▸ RECORDS FOR THIS EXERCISE:
────────
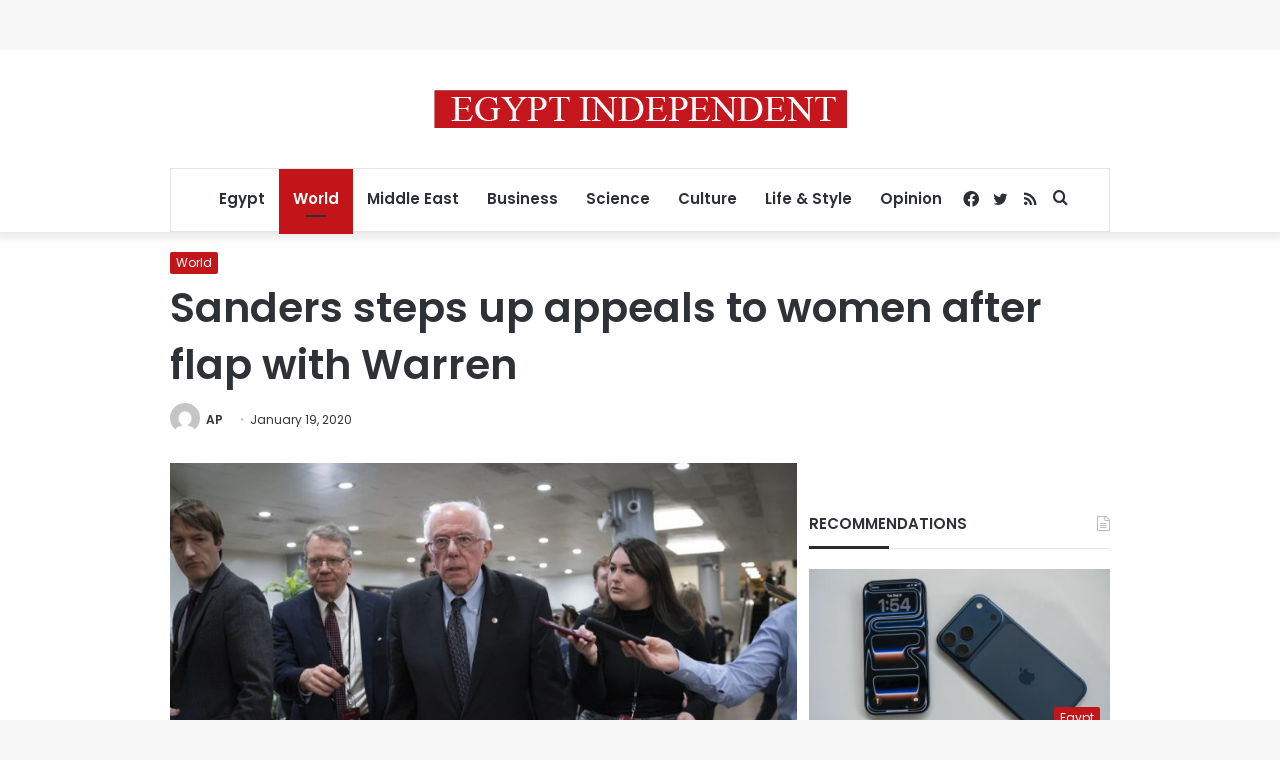

--- FILE ---
content_type: text/html; charset=utf-8
request_url: https://www.google.com/recaptcha/api2/aframe
body_size: 269
content:
<!DOCTYPE HTML><html><head><meta http-equiv="content-type" content="text/html; charset=UTF-8"></head><body><script nonce="sSYj4DpakwOUylkkqmjKXA">/** Anti-fraud and anti-abuse applications only. See google.com/recaptcha */ try{var clients={'sodar':'https://pagead2.googlesyndication.com/pagead/sodar?'};window.addEventListener("message",function(a){try{if(a.source===window.parent){var b=JSON.parse(a.data);var c=clients[b['id']];if(c){var d=document.createElement('img');d.src=c+b['params']+'&rc='+(localStorage.getItem("rc::a")?sessionStorage.getItem("rc::b"):"");window.document.body.appendChild(d);sessionStorage.setItem("rc::e",parseInt(sessionStorage.getItem("rc::e")||0)+1);localStorage.setItem("rc::h",'1769423270391');}}}catch(b){}});window.parent.postMessage("_grecaptcha_ready", "*");}catch(b){}</script></body></html>

--- FILE ---
content_type: application/javascript; charset=utf-8
request_url: https://fundingchoicesmessages.google.com/f/AGSKWxWCOwcS7xhiV8q5IxphzJLJO1SL87KcCgyXsnP8n-RKdwVaOPyosIDLTZH8s4ZADfRZyQyFR8linqfUfincoHFcrePi-HItT87aLIeprzE5y8und46CuoxTx0m_RrAC_hwN2J1tFgrquNfakf2r4nPYRUTMkQ0CLbo9ckKe8S_DUGgIRrXZ7WtPjRXk/_/vtextads./bbad./bottom-ad-/natad._partner_ad.
body_size: -1288
content:
window['16f9e98d-2f08-47d3-b2ed-789b0deecb37'] = true;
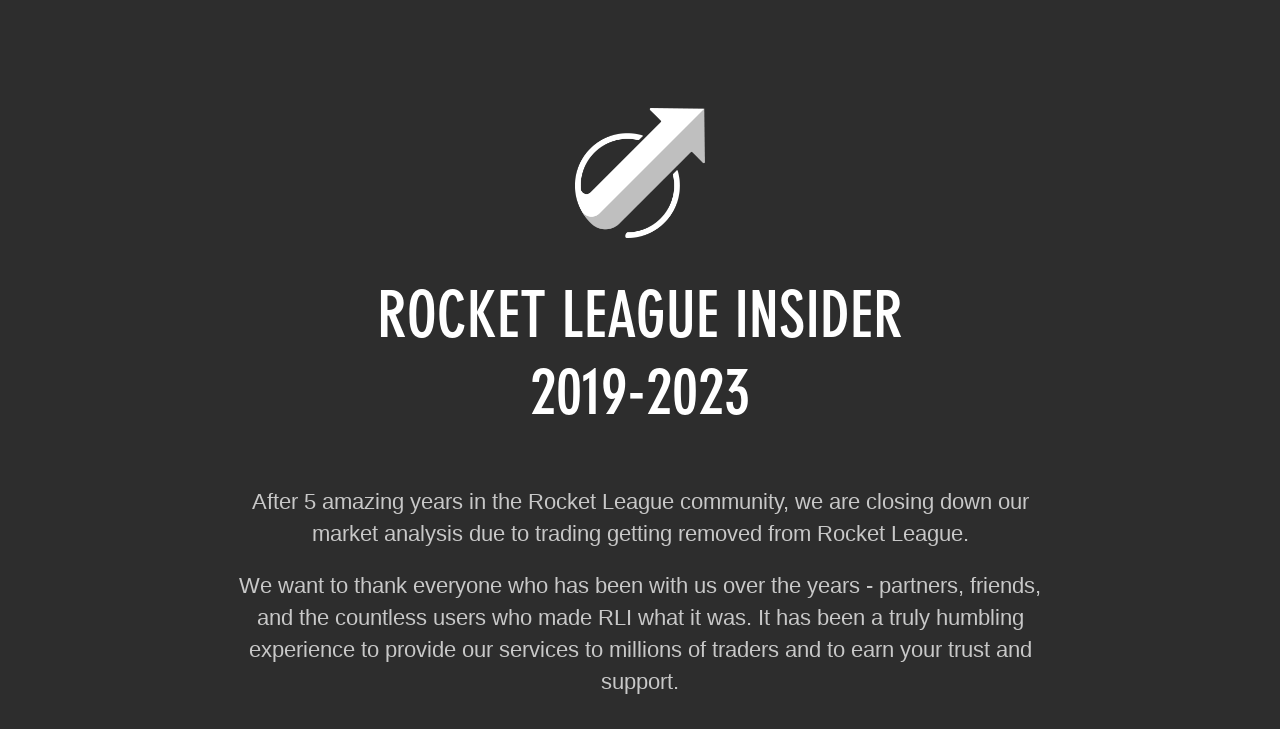

--- FILE ---
content_type: text/html
request_url: https://rl.insider.gg/en/pc/
body_size: 978
content:
<!DOCTYPE html>
<html lang="en">
<head>
    <meta http-equiv="Content-Type" content="text/html; charset=utf-8"/>
    <meta name="viewport" content="width=device-width, initial-scale=1"/>
    <title>Thank You</title>
    <link rel="shortcut icon" type="image/png" href="/img/favicons/favicon.png"/>
    <link rel="stylesheet" href="/css/thankyou.css" type="text/css"/>
</head>
<body>
<div id="flexContainer">
    <div id="logo">
        <img src="/img/icons/logoFull.png" alt="Logo">
    </div>
    <h1 id="title">
        ROCKET LEAGUE INSIDER<br/>
        2019-2023
    </h1>
    <div class="text">
        After 5 amazing years in the Rocket League community, we are closing down our market analysis due to trading getting removed from Rocket League.
    </div>
    <div class="text">
        We want to thank everyone who has been with us over the years - partners, friends, and the countless users who made RLI what it was.
        It has been a truly humbling experience to provide our services to millions of traders and to earn your trust and support.
    </div>
    <div class="text">
        While the path of trading in Rocket League may come to an end, we eagerly anticipate the next chapter and the possibilities it holds.
        We look forward to reconnecting in different spaces, exploring new horizons, and, who knows, perhaps assisting you once more with our market analysis and trading tools.
    </div>
    <div class="text">
        Thank you for being part of the RLI community. Your involvement has meant the world to us, and we're grateful for the memories we've shared.
    </div>
    <div id="signature" class="text">
        With heartfelt appreciation,<br/>
        Your RLI Team
    </div>
</div>
<script defer src="https://static.cloudflareinsights.com/beacon.min.js/vcd15cbe7772f49c399c6a5babf22c1241717689176015" integrity="sha512-ZpsOmlRQV6y907TI0dKBHq9Md29nnaEIPlkf84rnaERnq6zvWvPUqr2ft8M1aS28oN72PdrCzSjY4U6VaAw1EQ==" data-cf-beacon='{"version":"2024.11.0","token":"6d029cfd88fd4bcdb407e6232df5ab43","r":1,"server_timing":{"name":{"cfCacheStatus":true,"cfEdge":true,"cfExtPri":true,"cfL4":true,"cfOrigin":true,"cfSpeedBrain":true},"location_startswith":null}}' crossorigin="anonymous"></script>
</body>
</html>


--- FILE ---
content_type: text/css
request_url: https://rl.insider.gg/css/thankyou.css
body_size: 197
content:
@font-face {
    font-family: rliTitle;
    src: url("/fonts/WelcomePageTitle.otf");
}

html {
    background-color: rgb(45, 45, 45);
}

body {
    position: relative;
    display: flex;
    align-items: center;
    justify-content: center;
    height: 100vh;
    margin: 0;
}

#flexContainer {
    position: absolute;
    align-items: center;
    display: flex;
    justify-content: center;
    flex-direction: column;
    margin: 0;
    top: 15%;
}

#logo {
    margin-bottom: 24px;
    width: 18vh;
    height: 18vh;
}

#logo img {
    width: 100%;
    height: 100%;
}

#title {
    font-family: rliTitle, sans-serif;
    color: white;
    font-size: 4em;
    text-align: center;
    margin: 20px 0 50px 0;
}

.text {
    font-family: Arial, Helvetica, sans-serif;
    padding: 0;
    font-size: 1.35em;
    text-align: center;
    margin: 0 25vw 20px 25vw;
    color: rgb(200,200,200);
    line-height: 1.5em;
}

#signature {
    margin: 30px 0 200px;
}

@media (min-height: 1020px) and (min-width: 1280px) {
    #flexContainer {
        top: 50%;
        -ms-transform: translateY(-50%);
        transform: translateY(-50%);
    }
    
    #signature {
        margin: 30px 0 0 0;
    }
}

@media (max-width: 1280px) {
    .text {
        margin: 0 18vw 20px 18vw;
    }
}

@media (max-width: 450px) {
    #title {
        font-family: rliTitle, sans-serif;
        color: white;
        font-size: 2.5em;
        text-align: center;
        margin: 20px 0 50px 0;
    }
    .text {
        margin: 0 13vw 20px 13vw;
    }
}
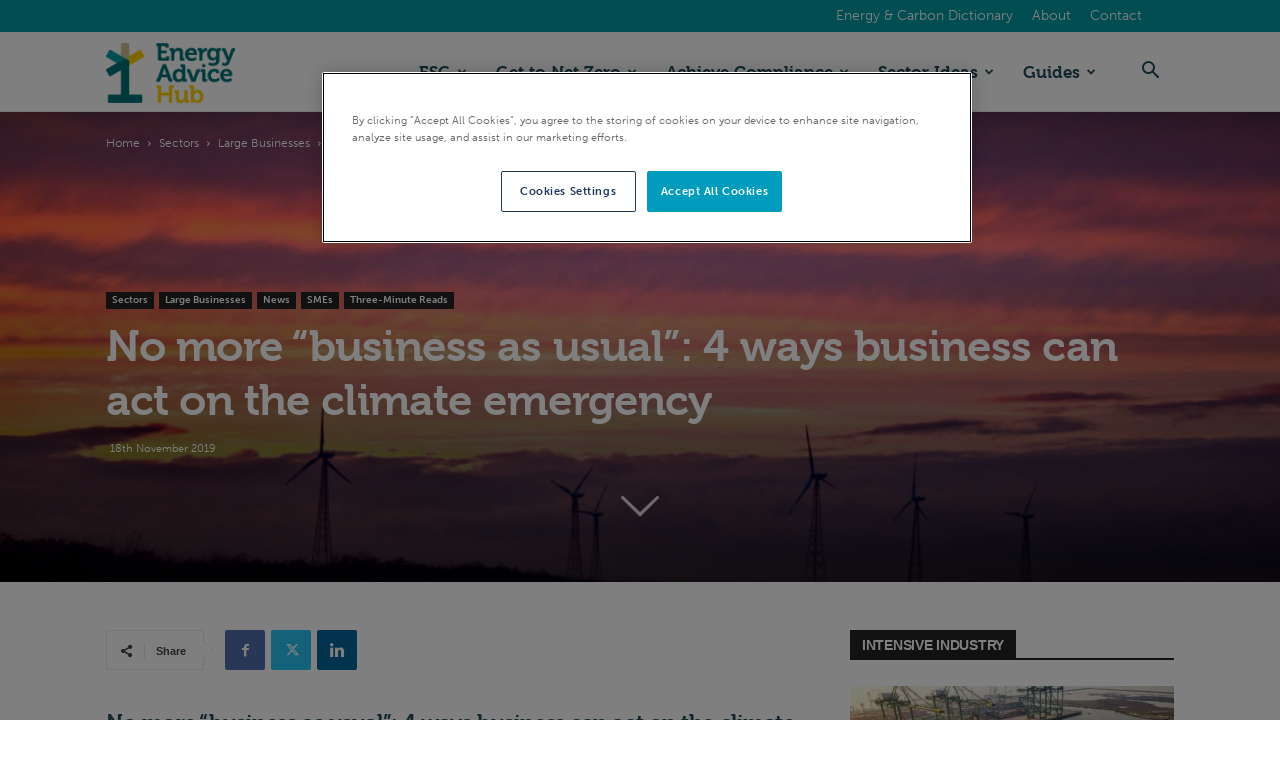

--- FILE ---
content_type: text/css
request_url: https://energyadvicehub.org/wp-content/themes/Newspaper-child/style.css?ver=12.6.8c
body_size: 824
content:
/*
Theme Name:     Newspaper Child theme
Theme URI: 		http://themeforest.net/user/tagDiv/portfolio
Description:    Child theme made by tagDiv
Author:         tagDiv
Author URI: 	http://themeforest.net/user/tagDiv/portfolio
Template:       Newspaper
Version:        9.0c
*/

/*  ----------------------------------------------------------------------------
    New brand tweaks – April 2023
*/

body {
	font-family: "museo-sans", sans-serif;
	font-weight: 300;
	-webkit-font-smoothing: antialiased;
	-moz-osx-font-smoothing: grayscale;
}
h1, h2, h3, h4, h5, h6, .sf-menu > li > a, .td-footer-wrapper .block-title {
	font-family: "museo", serif;
	font-weight: 700;
}
.elementor-heading-title {
	font-family: "museo", serif !important;
	font-weight: 700 !important;
}
h1, h2, h3, h4, h5, h6 {
	letter-spacing: -0.02em;
}
h1 > a, h2 > a, h3 > a, h4 > a, h5 > a, h6 > a {
	color: #244C5A;
}
body.home .td-main-page-wrap {
    padding-top: 0;
}
.td-header-top-menu a {
	font-family: "museo-sans", sans-serif;
	font-weight: 300;
	font-size: 14px;
}
.td-header-top-menu a:hover {
	text-decoration: underline;
}
.td-header-wrap .td-header-top-menu-full {
    padding: 2px 0;
}
.td-header-gradient:before {
	background: none;
	display: none;
}
.td-header-wrap .td-header-menu-wrap-full,
.td-header-menu-wrap.td-affix {
    border-bottom: 1px solid #EDEDED;
    box-shadow: 0 -5px 22px rgba(0,0,0,0.15);
}
.td-header-menu-wrap:not(.td-affix) .td-main-menu-logo img {
    padding: 0;
}
.tdm-header-style-1 .td-main-menu-logo img,
.tdm-header-style-2 .td-main-menu-logo img,
.tdm-header-style-3 .td-main-menu-logo img {
    max-height: 60px;
}
.sf-menu > li > a {
    font-size: 17px;
    text-transform: none;
}
.sf-menu ul .td-menu-item > a {
    font-size: 15px;
    font-weight: 700;
    font-family: "museo-sans", sans-serif;
}
.td-big-grid-flex .td-post-category,
.td-module-image .td-post-category,
.td-big-grid-post .td-post-category {
    background-color: #244C5A !important;
    font-family: "museo-sans", sans-serif !important;
    font-weight: 700 !important;
}
.td-module-meta-info {
    font-family: "museo-sans", sans-serif;
    font-weight: 300;
}
.td_block_big_grid_flex_9 .td_module_flex_7 .entry-title {
    font-weight: 700;
    letter-spacing: 0;
}
.td-excerpt {
    font-family: "museo-sans", sans-serif;
    font-weight: 300;
    color: #1F1F1F;
}
.td-post-date {
	color: #1F1F1F;
}
.td-footer-wrapper .block-title span {
    color: #fff !important;
}
.footer-text-wrap,
.td-sub-footer-copy,
.td-subfooter-menu li a {
	font-family: "museo-sans", sans-serif !important;
    font-weight: 300;
}
.td-subfooter-menu li a:hover {
	color: #009CA6;
}
.td-theme-wrap .block-title > span,
.td-theme-wrap .td_block_template_4 .td-block-title > * {
	color: #fff !important;
}
.td-theme-wrap .td_block_template_4 .td-block-title > * {
	background-color: #244C5A !important;
}
.td-theme-wrap .td_block_template_4 .td-block-title > *:before {
    border-color: #244C5A transparent transparent transparent !important;
}
.td_category_template_1 .td-category-description p {
	font-family: "museo-sans", sans-serif !important;
    font-weight: 300;
    font-style: normal;
    color: #1F1F1F;
}
.entry-crumbs {
	font-family: "museo-sans", sans-serif;
    font-weight: 300;
    color: #1F1F1F;
}
.entry-crumbs a {
	color: #333;
}
.td-category-header .td-pulldown-filter-display-option {
	font-family: "museo-sans", sans-serif !important;
    font-weight: 700;
}
.td-category-header .td-pulldown-category-filter-link {
    font-size: 14px !important;
    padding: 4px 20px !important;
}
.td-category a {
	font-family: "museo-sans", sans-serif !important;
    font-weight: 700;
}
.elementor-active .elementor-accordion-title {
    color: #009CA6 !important;
}
.elementor-accordion-title,
.elementor-accordion-icon {
    color: #244C5A !important;
}

@media all and (max-width: 767px) {
	.td-main-menu-logo img {
	    max-height: 40px !important;
	}
}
────────
Only lines with the word "DOCTYPE" are wanted; pull each of them from the records.

<!DOCTYPE HTML><html><head><meta http-equiv="content-type" content="text/html; charset=UTF-8"></head><body><script nonce="sSYj4DpakwOUylkkqmjKXA">/** Anti-fraud and anti-abuse applications only. See google.com/recaptcha */ try{var clients={'sodar':'https://pagead2.googlesyndication.com/pagead/sodar?'};window.addEventListener("message",function(a){try{if(a.source===window.parent){var b=JSON.parse(a.data);var c=clients[b['id']];if(c){var d=document.createElement('img');d.src=c+b['params']+'&rc='+(localStorage.getItem("rc::a")?sessionStorage.getItem("rc::b"):"");window.document.body.appendChild(d);sessionStorage.setItem("rc::e",parseInt(sessionStorage.getItem("rc::e")||0)+1);localStorage.setItem("rc::h",'1769423270391');}}}catch(b){}});window.parent.postMessage("_grecaptcha_ready", "*");}catch(b){}</script></body></html>
<!DOCTYPE html>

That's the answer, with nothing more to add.